-- Excerpted text --
Plaintiff's claims against Defendants Anthony Razzano ("Razzano"), the Chief Financial Officer of ESI and a director since 2012; John J. Richardson, a director of ESI; and Daniel Columbus and Timothy Gatti, alleged representatives of ESI (AC at ¶¶ 6-13), have been settled or dismissed. (See Memorandum and Order dated December 11, 2015, Doc. 17; Order Approving Stipulation of Dismissal with Prejudice, Doc. 81.) Default judgment in favor of Plaintiff has been entered against ESI. (See Clerk's Entry of Default, Doc. 40.) Mangieri is the only remaining Defendant against whom claims are pending.
Summary judgment is appropriate if the moving party establishes "that there is no genuine dispute as to any material fact and the movant is entitled to judgment as a matter of law." Fed. R. Civ. P. 56(a). A dispute is "genuine" only if there is a sufficient evidentiary basis for a reasonable jury to find for the non-moving party, and a fact is "material" only if it might affect the outcome of the action under the governing law. See Sovereign Bank v. BJ's Wholesale Club, Inc., 533 F.3d 162, 172 (3d Cir. 2008) (citing Anderson v. Liberty Lobby, Inc., 477 U.S. 242, 248 (1986)). In ruling on the pending motion for summary judgment, the Court must view the facts, and any reasonable inferences arising therefrom, in the light most favorable to the non-moving party. See Moody v. Atlantic City Bd. of Educ., 2017 WL 3881957, at *1 n.1 (3d Cir. Sept. 6, 2017) (citing Hugh v. Butler Cty. Family YMCA, 418 F.3d 265, 266-67 (3d Cir. 2005)).
1. Spoliation sanctions are inappropriate
As the Court will discuss below, several of Plaintiff's claims depend on Mangieri's alleged misrepresentations, which, according to Plaintiff, caused the 2012 Valuation to understate the true value of Plaintiff's shares and caused the K-1 to overstate Plaintiff's tax liability for 2013. Plaintiff alleges that—due to Mangieri's delivery of digital QuickBooks files in inaccessible form, passive destruction of relevant documents during ESI's eviction, and failure to deliver requested bank statements—he has been unable to assess the accuracy of the conclusions in the 2012 Valuation and the K-1, which would be necessary for determining the existence of misrepresentations. (Plaintiff's Brief in Support of its Partial Motion for Summary Judgment, hereafter "Plaintiff's SJ Brief," p. 10, Doc. 66; Plaintiff's Response to Defendant Mangieri's Concise Statement of Facts, hereafter "Response to Mangieri's Facts," at ¶¶ 67-71, Doc. 72.) Plaintiff thus raises a spoliation argument as to a combination of paper and electronic documents. While the Court agrees with Plaintiff that Defendant has not met his obligation to produce relevant evidence, and has committed spoliation, the Court finds that no sanctions are appropriate in this case for the reasons below.

-- What is being asked --
Reproduce the passage of the court opinion from "Plaintiff's claims against" to "claims are pending.". The material that follows is not needed for this work.

-- Stored data --
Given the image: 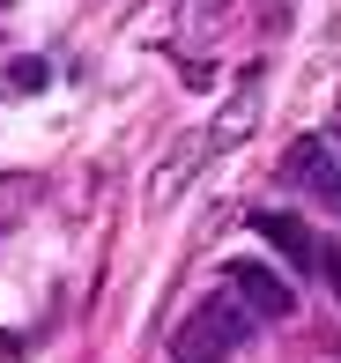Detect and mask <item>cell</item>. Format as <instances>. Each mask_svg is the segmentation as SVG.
<instances>
[{"instance_id": "cell-1", "label": "cell", "mask_w": 341, "mask_h": 363, "mask_svg": "<svg viewBox=\"0 0 341 363\" xmlns=\"http://www.w3.org/2000/svg\"><path fill=\"white\" fill-rule=\"evenodd\" d=\"M245 341V311H230V296H208L171 326V363H230Z\"/></svg>"}, {"instance_id": "cell-2", "label": "cell", "mask_w": 341, "mask_h": 363, "mask_svg": "<svg viewBox=\"0 0 341 363\" xmlns=\"http://www.w3.org/2000/svg\"><path fill=\"white\" fill-rule=\"evenodd\" d=\"M282 171L297 178V186L312 193V201L327 208V216H341V141H327V134H304V141H289Z\"/></svg>"}, {"instance_id": "cell-3", "label": "cell", "mask_w": 341, "mask_h": 363, "mask_svg": "<svg viewBox=\"0 0 341 363\" xmlns=\"http://www.w3.org/2000/svg\"><path fill=\"white\" fill-rule=\"evenodd\" d=\"M223 289H230V296H245L259 319H289V311H297L289 282H282L274 267H259V259H230V267H223Z\"/></svg>"}, {"instance_id": "cell-4", "label": "cell", "mask_w": 341, "mask_h": 363, "mask_svg": "<svg viewBox=\"0 0 341 363\" xmlns=\"http://www.w3.org/2000/svg\"><path fill=\"white\" fill-rule=\"evenodd\" d=\"M252 230H259L267 245H282V259L304 274V282H312V274L327 267V238H312V230H304L297 216H252Z\"/></svg>"}, {"instance_id": "cell-5", "label": "cell", "mask_w": 341, "mask_h": 363, "mask_svg": "<svg viewBox=\"0 0 341 363\" xmlns=\"http://www.w3.org/2000/svg\"><path fill=\"white\" fill-rule=\"evenodd\" d=\"M45 82H52V67H45V60H15V67H8V89H15V96H38Z\"/></svg>"}]
</instances>
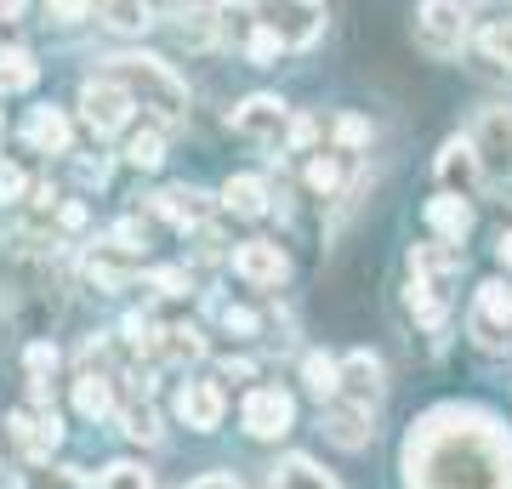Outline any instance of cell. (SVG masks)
<instances>
[{
    "mask_svg": "<svg viewBox=\"0 0 512 489\" xmlns=\"http://www.w3.org/2000/svg\"><path fill=\"white\" fill-rule=\"evenodd\" d=\"M404 489H512V438L484 410L444 404L404 444Z\"/></svg>",
    "mask_w": 512,
    "mask_h": 489,
    "instance_id": "6da1fadb",
    "label": "cell"
},
{
    "mask_svg": "<svg viewBox=\"0 0 512 489\" xmlns=\"http://www.w3.org/2000/svg\"><path fill=\"white\" fill-rule=\"evenodd\" d=\"M114 63H120V80L131 86V97H137L143 109L160 114L165 126H177L188 114V86L165 69L160 57H114Z\"/></svg>",
    "mask_w": 512,
    "mask_h": 489,
    "instance_id": "7a4b0ae2",
    "label": "cell"
},
{
    "mask_svg": "<svg viewBox=\"0 0 512 489\" xmlns=\"http://www.w3.org/2000/svg\"><path fill=\"white\" fill-rule=\"evenodd\" d=\"M473 148L484 182H512V109H484L473 120Z\"/></svg>",
    "mask_w": 512,
    "mask_h": 489,
    "instance_id": "3957f363",
    "label": "cell"
},
{
    "mask_svg": "<svg viewBox=\"0 0 512 489\" xmlns=\"http://www.w3.org/2000/svg\"><path fill=\"white\" fill-rule=\"evenodd\" d=\"M262 29L285 35V46H308L325 23V0H251Z\"/></svg>",
    "mask_w": 512,
    "mask_h": 489,
    "instance_id": "277c9868",
    "label": "cell"
},
{
    "mask_svg": "<svg viewBox=\"0 0 512 489\" xmlns=\"http://www.w3.org/2000/svg\"><path fill=\"white\" fill-rule=\"evenodd\" d=\"M131 109H137V97L120 80H86V91H80V114H86V126L97 137H114L131 120Z\"/></svg>",
    "mask_w": 512,
    "mask_h": 489,
    "instance_id": "5b68a950",
    "label": "cell"
},
{
    "mask_svg": "<svg viewBox=\"0 0 512 489\" xmlns=\"http://www.w3.org/2000/svg\"><path fill=\"white\" fill-rule=\"evenodd\" d=\"M239 421H245V433L251 438H285L296 421V404L285 387H251L245 404H239Z\"/></svg>",
    "mask_w": 512,
    "mask_h": 489,
    "instance_id": "8992f818",
    "label": "cell"
},
{
    "mask_svg": "<svg viewBox=\"0 0 512 489\" xmlns=\"http://www.w3.org/2000/svg\"><path fill=\"white\" fill-rule=\"evenodd\" d=\"M461 35H467V18H461L456 0H421L416 6V40L433 57H456Z\"/></svg>",
    "mask_w": 512,
    "mask_h": 489,
    "instance_id": "52a82bcc",
    "label": "cell"
},
{
    "mask_svg": "<svg viewBox=\"0 0 512 489\" xmlns=\"http://www.w3.org/2000/svg\"><path fill=\"white\" fill-rule=\"evenodd\" d=\"M473 336L478 347H507L512 342V290L501 285V279H490V285H478L473 296Z\"/></svg>",
    "mask_w": 512,
    "mask_h": 489,
    "instance_id": "ba28073f",
    "label": "cell"
},
{
    "mask_svg": "<svg viewBox=\"0 0 512 489\" xmlns=\"http://www.w3.org/2000/svg\"><path fill=\"white\" fill-rule=\"evenodd\" d=\"M228 126H234L245 143H279V137H285V103L268 97V91H256V97H245V103L228 114Z\"/></svg>",
    "mask_w": 512,
    "mask_h": 489,
    "instance_id": "9c48e42d",
    "label": "cell"
},
{
    "mask_svg": "<svg viewBox=\"0 0 512 489\" xmlns=\"http://www.w3.org/2000/svg\"><path fill=\"white\" fill-rule=\"evenodd\" d=\"M439 182H444V194H461V200H473V194H478V182H484V165H478L473 137H456V143H444V154H439Z\"/></svg>",
    "mask_w": 512,
    "mask_h": 489,
    "instance_id": "30bf717a",
    "label": "cell"
},
{
    "mask_svg": "<svg viewBox=\"0 0 512 489\" xmlns=\"http://www.w3.org/2000/svg\"><path fill=\"white\" fill-rule=\"evenodd\" d=\"M234 273L251 279V285H279L291 273V262H285V251H279L274 239H245L234 251Z\"/></svg>",
    "mask_w": 512,
    "mask_h": 489,
    "instance_id": "8fae6325",
    "label": "cell"
},
{
    "mask_svg": "<svg viewBox=\"0 0 512 489\" xmlns=\"http://www.w3.org/2000/svg\"><path fill=\"white\" fill-rule=\"evenodd\" d=\"M177 416H183L194 433L222 427V387H217V381H188L183 399H177Z\"/></svg>",
    "mask_w": 512,
    "mask_h": 489,
    "instance_id": "7c38bea8",
    "label": "cell"
},
{
    "mask_svg": "<svg viewBox=\"0 0 512 489\" xmlns=\"http://www.w3.org/2000/svg\"><path fill=\"white\" fill-rule=\"evenodd\" d=\"M154 211L177 228H194V222L211 217V194L205 188H165V194H154Z\"/></svg>",
    "mask_w": 512,
    "mask_h": 489,
    "instance_id": "4fadbf2b",
    "label": "cell"
},
{
    "mask_svg": "<svg viewBox=\"0 0 512 489\" xmlns=\"http://www.w3.org/2000/svg\"><path fill=\"white\" fill-rule=\"evenodd\" d=\"M342 387L353 393V404L382 399V359L376 353H348L342 359Z\"/></svg>",
    "mask_w": 512,
    "mask_h": 489,
    "instance_id": "5bb4252c",
    "label": "cell"
},
{
    "mask_svg": "<svg viewBox=\"0 0 512 489\" xmlns=\"http://www.w3.org/2000/svg\"><path fill=\"white\" fill-rule=\"evenodd\" d=\"M23 137H29L40 154H69V114H63V109H35Z\"/></svg>",
    "mask_w": 512,
    "mask_h": 489,
    "instance_id": "9a60e30c",
    "label": "cell"
},
{
    "mask_svg": "<svg viewBox=\"0 0 512 489\" xmlns=\"http://www.w3.org/2000/svg\"><path fill=\"white\" fill-rule=\"evenodd\" d=\"M427 222L439 228L450 245H461L467 239V228H473V205L461 200V194H444V200H427Z\"/></svg>",
    "mask_w": 512,
    "mask_h": 489,
    "instance_id": "2e32d148",
    "label": "cell"
},
{
    "mask_svg": "<svg viewBox=\"0 0 512 489\" xmlns=\"http://www.w3.org/2000/svg\"><path fill=\"white\" fill-rule=\"evenodd\" d=\"M325 427H330V438H336L342 450H365L370 433H376V427H370V404H348V410H330Z\"/></svg>",
    "mask_w": 512,
    "mask_h": 489,
    "instance_id": "e0dca14e",
    "label": "cell"
},
{
    "mask_svg": "<svg viewBox=\"0 0 512 489\" xmlns=\"http://www.w3.org/2000/svg\"><path fill=\"white\" fill-rule=\"evenodd\" d=\"M467 256H461V245H450V239H433V245H416L410 251V268H416V279H444V273H456Z\"/></svg>",
    "mask_w": 512,
    "mask_h": 489,
    "instance_id": "ac0fdd59",
    "label": "cell"
},
{
    "mask_svg": "<svg viewBox=\"0 0 512 489\" xmlns=\"http://www.w3.org/2000/svg\"><path fill=\"white\" fill-rule=\"evenodd\" d=\"M97 12H103V23H109L114 35H143L148 23H154L148 0H97Z\"/></svg>",
    "mask_w": 512,
    "mask_h": 489,
    "instance_id": "d6986e66",
    "label": "cell"
},
{
    "mask_svg": "<svg viewBox=\"0 0 512 489\" xmlns=\"http://www.w3.org/2000/svg\"><path fill=\"white\" fill-rule=\"evenodd\" d=\"M177 40H183L188 52H205L217 40V6H188V12H177Z\"/></svg>",
    "mask_w": 512,
    "mask_h": 489,
    "instance_id": "ffe728a7",
    "label": "cell"
},
{
    "mask_svg": "<svg viewBox=\"0 0 512 489\" xmlns=\"http://www.w3.org/2000/svg\"><path fill=\"white\" fill-rule=\"evenodd\" d=\"M274 484H279V489H342L325 467H313L308 455H291V461H279Z\"/></svg>",
    "mask_w": 512,
    "mask_h": 489,
    "instance_id": "44dd1931",
    "label": "cell"
},
{
    "mask_svg": "<svg viewBox=\"0 0 512 489\" xmlns=\"http://www.w3.org/2000/svg\"><path fill=\"white\" fill-rule=\"evenodd\" d=\"M74 410H80L86 421H103V416H109V410H114L109 376H92V370H86V376L74 381Z\"/></svg>",
    "mask_w": 512,
    "mask_h": 489,
    "instance_id": "7402d4cb",
    "label": "cell"
},
{
    "mask_svg": "<svg viewBox=\"0 0 512 489\" xmlns=\"http://www.w3.org/2000/svg\"><path fill=\"white\" fill-rule=\"evenodd\" d=\"M222 205L239 211V217H262V211H268V188H262L256 177H234L228 188H222Z\"/></svg>",
    "mask_w": 512,
    "mask_h": 489,
    "instance_id": "603a6c76",
    "label": "cell"
},
{
    "mask_svg": "<svg viewBox=\"0 0 512 489\" xmlns=\"http://www.w3.org/2000/svg\"><path fill=\"white\" fill-rule=\"evenodd\" d=\"M35 80H40V69H35V57L29 52H18V46L0 52V91H6V97H12V91H29Z\"/></svg>",
    "mask_w": 512,
    "mask_h": 489,
    "instance_id": "cb8c5ba5",
    "label": "cell"
},
{
    "mask_svg": "<svg viewBox=\"0 0 512 489\" xmlns=\"http://www.w3.org/2000/svg\"><path fill=\"white\" fill-rule=\"evenodd\" d=\"M302 376H308V393H319V399H330V393H342V364L325 359V353H308V364H302Z\"/></svg>",
    "mask_w": 512,
    "mask_h": 489,
    "instance_id": "d4e9b609",
    "label": "cell"
},
{
    "mask_svg": "<svg viewBox=\"0 0 512 489\" xmlns=\"http://www.w3.org/2000/svg\"><path fill=\"white\" fill-rule=\"evenodd\" d=\"M160 336H165V359H177V364L205 353V336L194 325H171V330H160Z\"/></svg>",
    "mask_w": 512,
    "mask_h": 489,
    "instance_id": "484cf974",
    "label": "cell"
},
{
    "mask_svg": "<svg viewBox=\"0 0 512 489\" xmlns=\"http://www.w3.org/2000/svg\"><path fill=\"white\" fill-rule=\"evenodd\" d=\"M410 313H416L421 325H439L444 319V302H439V290H433V279H416L410 285Z\"/></svg>",
    "mask_w": 512,
    "mask_h": 489,
    "instance_id": "4316f807",
    "label": "cell"
},
{
    "mask_svg": "<svg viewBox=\"0 0 512 489\" xmlns=\"http://www.w3.org/2000/svg\"><path fill=\"white\" fill-rule=\"evenodd\" d=\"M126 160L137 165V171H154V165L165 160V143H160V131H137V137H131V148H126Z\"/></svg>",
    "mask_w": 512,
    "mask_h": 489,
    "instance_id": "83f0119b",
    "label": "cell"
},
{
    "mask_svg": "<svg viewBox=\"0 0 512 489\" xmlns=\"http://www.w3.org/2000/svg\"><path fill=\"white\" fill-rule=\"evenodd\" d=\"M97 489H154V484H148V472H143V467H131V461H114V467H103Z\"/></svg>",
    "mask_w": 512,
    "mask_h": 489,
    "instance_id": "f1b7e54d",
    "label": "cell"
},
{
    "mask_svg": "<svg viewBox=\"0 0 512 489\" xmlns=\"http://www.w3.org/2000/svg\"><path fill=\"white\" fill-rule=\"evenodd\" d=\"M126 438H137V444H154V438H160V421H154V410H148V404L126 410Z\"/></svg>",
    "mask_w": 512,
    "mask_h": 489,
    "instance_id": "f546056e",
    "label": "cell"
},
{
    "mask_svg": "<svg viewBox=\"0 0 512 489\" xmlns=\"http://www.w3.org/2000/svg\"><path fill=\"white\" fill-rule=\"evenodd\" d=\"M478 46H484V52H490L495 63H501V57L512 63V23H490V29L478 35Z\"/></svg>",
    "mask_w": 512,
    "mask_h": 489,
    "instance_id": "4dcf8cb0",
    "label": "cell"
},
{
    "mask_svg": "<svg viewBox=\"0 0 512 489\" xmlns=\"http://www.w3.org/2000/svg\"><path fill=\"white\" fill-rule=\"evenodd\" d=\"M308 182L319 188V194H336V182H342V165L330 160V154H319V160L308 165Z\"/></svg>",
    "mask_w": 512,
    "mask_h": 489,
    "instance_id": "1f68e13d",
    "label": "cell"
},
{
    "mask_svg": "<svg viewBox=\"0 0 512 489\" xmlns=\"http://www.w3.org/2000/svg\"><path fill=\"white\" fill-rule=\"evenodd\" d=\"M336 143H342V148H365L370 143V126L359 120V114H342V120H336Z\"/></svg>",
    "mask_w": 512,
    "mask_h": 489,
    "instance_id": "d6a6232c",
    "label": "cell"
},
{
    "mask_svg": "<svg viewBox=\"0 0 512 489\" xmlns=\"http://www.w3.org/2000/svg\"><path fill=\"white\" fill-rule=\"evenodd\" d=\"M279 52H285V35H274V29H256L251 35V63H274Z\"/></svg>",
    "mask_w": 512,
    "mask_h": 489,
    "instance_id": "836d02e7",
    "label": "cell"
},
{
    "mask_svg": "<svg viewBox=\"0 0 512 489\" xmlns=\"http://www.w3.org/2000/svg\"><path fill=\"white\" fill-rule=\"evenodd\" d=\"M46 12H52L57 23H80L92 12V0H46Z\"/></svg>",
    "mask_w": 512,
    "mask_h": 489,
    "instance_id": "e575fe53",
    "label": "cell"
},
{
    "mask_svg": "<svg viewBox=\"0 0 512 489\" xmlns=\"http://www.w3.org/2000/svg\"><path fill=\"white\" fill-rule=\"evenodd\" d=\"M29 489H80V472H35V478H29Z\"/></svg>",
    "mask_w": 512,
    "mask_h": 489,
    "instance_id": "d590c367",
    "label": "cell"
},
{
    "mask_svg": "<svg viewBox=\"0 0 512 489\" xmlns=\"http://www.w3.org/2000/svg\"><path fill=\"white\" fill-rule=\"evenodd\" d=\"M23 194V171L18 165H0V205H12Z\"/></svg>",
    "mask_w": 512,
    "mask_h": 489,
    "instance_id": "8d00e7d4",
    "label": "cell"
},
{
    "mask_svg": "<svg viewBox=\"0 0 512 489\" xmlns=\"http://www.w3.org/2000/svg\"><path fill=\"white\" fill-rule=\"evenodd\" d=\"M46 370H57V347L35 342L29 347V376H46Z\"/></svg>",
    "mask_w": 512,
    "mask_h": 489,
    "instance_id": "74e56055",
    "label": "cell"
},
{
    "mask_svg": "<svg viewBox=\"0 0 512 489\" xmlns=\"http://www.w3.org/2000/svg\"><path fill=\"white\" fill-rule=\"evenodd\" d=\"M148 285L160 290V296H183V273H154Z\"/></svg>",
    "mask_w": 512,
    "mask_h": 489,
    "instance_id": "f35d334b",
    "label": "cell"
},
{
    "mask_svg": "<svg viewBox=\"0 0 512 489\" xmlns=\"http://www.w3.org/2000/svg\"><path fill=\"white\" fill-rule=\"evenodd\" d=\"M313 131H319V126H313L308 114H302V120H291V143H296V148H308V143H313Z\"/></svg>",
    "mask_w": 512,
    "mask_h": 489,
    "instance_id": "ab89813d",
    "label": "cell"
},
{
    "mask_svg": "<svg viewBox=\"0 0 512 489\" xmlns=\"http://www.w3.org/2000/svg\"><path fill=\"white\" fill-rule=\"evenodd\" d=\"M228 330H245V336H251V330H256V319H251L245 308H228Z\"/></svg>",
    "mask_w": 512,
    "mask_h": 489,
    "instance_id": "60d3db41",
    "label": "cell"
},
{
    "mask_svg": "<svg viewBox=\"0 0 512 489\" xmlns=\"http://www.w3.org/2000/svg\"><path fill=\"white\" fill-rule=\"evenodd\" d=\"M188 489H239L228 472H211V478H200V484H188Z\"/></svg>",
    "mask_w": 512,
    "mask_h": 489,
    "instance_id": "b9f144b4",
    "label": "cell"
},
{
    "mask_svg": "<svg viewBox=\"0 0 512 489\" xmlns=\"http://www.w3.org/2000/svg\"><path fill=\"white\" fill-rule=\"evenodd\" d=\"M495 256H501V268L512 273V234H501V245H495Z\"/></svg>",
    "mask_w": 512,
    "mask_h": 489,
    "instance_id": "7bdbcfd3",
    "label": "cell"
},
{
    "mask_svg": "<svg viewBox=\"0 0 512 489\" xmlns=\"http://www.w3.org/2000/svg\"><path fill=\"white\" fill-rule=\"evenodd\" d=\"M0 18H6V23L23 18V0H0Z\"/></svg>",
    "mask_w": 512,
    "mask_h": 489,
    "instance_id": "ee69618b",
    "label": "cell"
}]
</instances>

-- Written response --
Plaintiff's claims against Defendants Anthony Razzano ("Razzano"), the Chief Financial Officer of ESI and a director since 2012; John J. Richardson, a director of ESI; and Daniel Columbus and Timothy Gatti, alleged representatives of ESI (AC at ¶¶ 6-13), have been settled or dismissed. (See Memorandum and Order dated December 11, 2015, Doc. 17; Order Approving Stipulation of Dismissal with Prejudice, Doc. 81.) Default judgment in favor of Plaintiff has been entered against ESI. (See Clerk's Entry of Default, Doc. 40.) Mangieri is the only remaining Defendant against whom claims are pending.